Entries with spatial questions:
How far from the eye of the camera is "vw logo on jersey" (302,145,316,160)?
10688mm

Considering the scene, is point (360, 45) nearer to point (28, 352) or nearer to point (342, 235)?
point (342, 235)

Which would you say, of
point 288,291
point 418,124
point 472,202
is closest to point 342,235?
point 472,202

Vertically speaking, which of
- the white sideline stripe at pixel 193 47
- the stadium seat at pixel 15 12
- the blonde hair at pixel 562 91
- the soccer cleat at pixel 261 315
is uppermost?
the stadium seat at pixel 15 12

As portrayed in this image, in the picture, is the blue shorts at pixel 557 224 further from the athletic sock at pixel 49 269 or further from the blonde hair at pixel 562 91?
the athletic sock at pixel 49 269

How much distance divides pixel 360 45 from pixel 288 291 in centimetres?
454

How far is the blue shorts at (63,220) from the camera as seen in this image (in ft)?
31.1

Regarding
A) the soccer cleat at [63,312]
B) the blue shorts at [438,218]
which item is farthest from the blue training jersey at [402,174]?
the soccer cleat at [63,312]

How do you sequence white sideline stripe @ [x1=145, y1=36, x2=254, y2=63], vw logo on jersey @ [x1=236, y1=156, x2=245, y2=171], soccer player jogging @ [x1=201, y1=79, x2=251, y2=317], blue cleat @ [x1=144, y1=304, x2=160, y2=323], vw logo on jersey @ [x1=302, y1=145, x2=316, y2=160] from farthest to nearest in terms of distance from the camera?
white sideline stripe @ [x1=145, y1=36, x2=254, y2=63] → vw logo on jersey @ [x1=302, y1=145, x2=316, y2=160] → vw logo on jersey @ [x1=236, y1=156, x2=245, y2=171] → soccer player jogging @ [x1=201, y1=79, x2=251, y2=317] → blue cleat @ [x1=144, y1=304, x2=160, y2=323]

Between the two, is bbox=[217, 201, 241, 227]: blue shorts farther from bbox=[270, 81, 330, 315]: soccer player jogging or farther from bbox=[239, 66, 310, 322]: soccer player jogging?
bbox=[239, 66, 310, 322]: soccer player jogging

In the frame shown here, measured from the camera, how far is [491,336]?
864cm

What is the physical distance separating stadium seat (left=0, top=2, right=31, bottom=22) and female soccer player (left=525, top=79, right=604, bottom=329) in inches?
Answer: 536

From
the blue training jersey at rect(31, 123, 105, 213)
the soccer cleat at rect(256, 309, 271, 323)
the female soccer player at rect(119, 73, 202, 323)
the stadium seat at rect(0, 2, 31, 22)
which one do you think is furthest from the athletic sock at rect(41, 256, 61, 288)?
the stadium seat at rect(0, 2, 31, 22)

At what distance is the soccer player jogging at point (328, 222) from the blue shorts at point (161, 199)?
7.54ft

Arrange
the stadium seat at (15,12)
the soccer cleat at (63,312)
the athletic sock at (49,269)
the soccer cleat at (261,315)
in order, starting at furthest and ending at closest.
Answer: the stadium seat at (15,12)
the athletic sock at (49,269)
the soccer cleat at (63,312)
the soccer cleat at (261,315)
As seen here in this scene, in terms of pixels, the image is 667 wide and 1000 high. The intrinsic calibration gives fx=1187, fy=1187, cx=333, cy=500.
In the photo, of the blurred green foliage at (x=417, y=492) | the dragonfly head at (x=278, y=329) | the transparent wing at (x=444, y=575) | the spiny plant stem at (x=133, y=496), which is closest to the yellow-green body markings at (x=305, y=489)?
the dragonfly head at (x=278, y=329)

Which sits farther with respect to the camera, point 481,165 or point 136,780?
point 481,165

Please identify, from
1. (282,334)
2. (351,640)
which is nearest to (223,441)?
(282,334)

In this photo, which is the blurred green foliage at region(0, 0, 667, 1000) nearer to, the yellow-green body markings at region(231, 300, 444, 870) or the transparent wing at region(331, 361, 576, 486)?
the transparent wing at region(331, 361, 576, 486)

**Stated exercise**.
Write out every one of the lines above word for word, changing nothing.

**Solution to the problem**.
How far from the eye of the camera is "vw logo on jersey" (302,145,316,160)?
10688mm

Considering the scene, is point (360, 45) nearer to point (28, 352) or nearer to point (342, 235)?
point (342, 235)

Which would you say, of
point 288,291
point 418,124
point 472,202
is closest to point 342,235?
point 472,202

Vertically speaking, which of
- the white sideline stripe at pixel 193 47
- the stadium seat at pixel 15 12
- the blonde hair at pixel 562 91
- the soccer cleat at pixel 261 315
is uppermost?
the stadium seat at pixel 15 12

As portrayed in this image, in the picture, is the blue shorts at pixel 557 224 further from the athletic sock at pixel 49 269 or further from the blonde hair at pixel 562 91?
the athletic sock at pixel 49 269

How much distance divides pixel 360 45 from pixel 288 291 in centimetres?
454

How far is the blue shorts at (63,220) from the camera as seen in this image (in ft)?
31.1

Regarding
A) the soccer cleat at [63,312]
B) the blue shorts at [438,218]
which item is farthest from the blue training jersey at [402,174]?
the soccer cleat at [63,312]

How do you sequence white sideline stripe @ [x1=145, y1=36, x2=254, y2=63], vw logo on jersey @ [x1=236, y1=156, x2=245, y2=171], soccer player jogging @ [x1=201, y1=79, x2=251, y2=317], blue cleat @ [x1=144, y1=304, x2=160, y2=323], vw logo on jersey @ [x1=302, y1=145, x2=316, y2=160] from farthest to nearest in terms of distance from the camera?
white sideline stripe @ [x1=145, y1=36, x2=254, y2=63] → vw logo on jersey @ [x1=302, y1=145, x2=316, y2=160] → vw logo on jersey @ [x1=236, y1=156, x2=245, y2=171] → soccer player jogging @ [x1=201, y1=79, x2=251, y2=317] → blue cleat @ [x1=144, y1=304, x2=160, y2=323]

Between the two, is bbox=[217, 201, 241, 227]: blue shorts farther from bbox=[270, 81, 330, 315]: soccer player jogging or farther from bbox=[239, 66, 310, 322]: soccer player jogging?
bbox=[239, 66, 310, 322]: soccer player jogging

In the frame shown here, measured from the camera, how far is [491,336]?
864cm

What is the physical distance separating stadium seat (left=0, top=2, right=31, bottom=22) and female soccer player (left=525, top=79, right=604, bottom=329) in inches?
Answer: 536

From
the blue training jersey at rect(31, 123, 105, 213)
the soccer cleat at rect(256, 309, 271, 323)
the female soccer player at rect(119, 73, 202, 323)
the stadium seat at rect(0, 2, 31, 22)
which one do you think is furthest from the athletic sock at rect(41, 256, 61, 288)?
the stadium seat at rect(0, 2, 31, 22)

At what distance is the soccer player jogging at point (328, 222) from the blue shorts at point (161, 199)?
7.54ft

Arrange
the stadium seat at (15,12)
the soccer cleat at (63,312)
the athletic sock at (49,269)
the soccer cleat at (261,315)
in order, starting at furthest and ending at closest.
Answer: the stadium seat at (15,12)
the athletic sock at (49,269)
the soccer cleat at (63,312)
the soccer cleat at (261,315)
As seen here in this scene, in terms of pixels, the image is 667 wide and 1000 high. The intrinsic calibration gives fx=1187, fy=1187, cx=333, cy=500.
In the photo, of the blurred green foliage at (x=417, y=492) | the dragonfly head at (x=278, y=329) | the transparent wing at (x=444, y=575) | the spiny plant stem at (x=133, y=496), which is closest to the yellow-green body markings at (x=305, y=489)?
the dragonfly head at (x=278, y=329)

Which sits farther with respect to the camera, point 481,165 or point 136,780?
point 481,165

Please identify, from
1. (282,334)
2. (351,640)
which is nearest to (223,441)?
(282,334)

In this photo, which is the blurred green foliage at region(0, 0, 667, 1000) nearer to, the yellow-green body markings at region(231, 300, 444, 870) or the transparent wing at region(331, 361, 576, 486)?
the transparent wing at region(331, 361, 576, 486)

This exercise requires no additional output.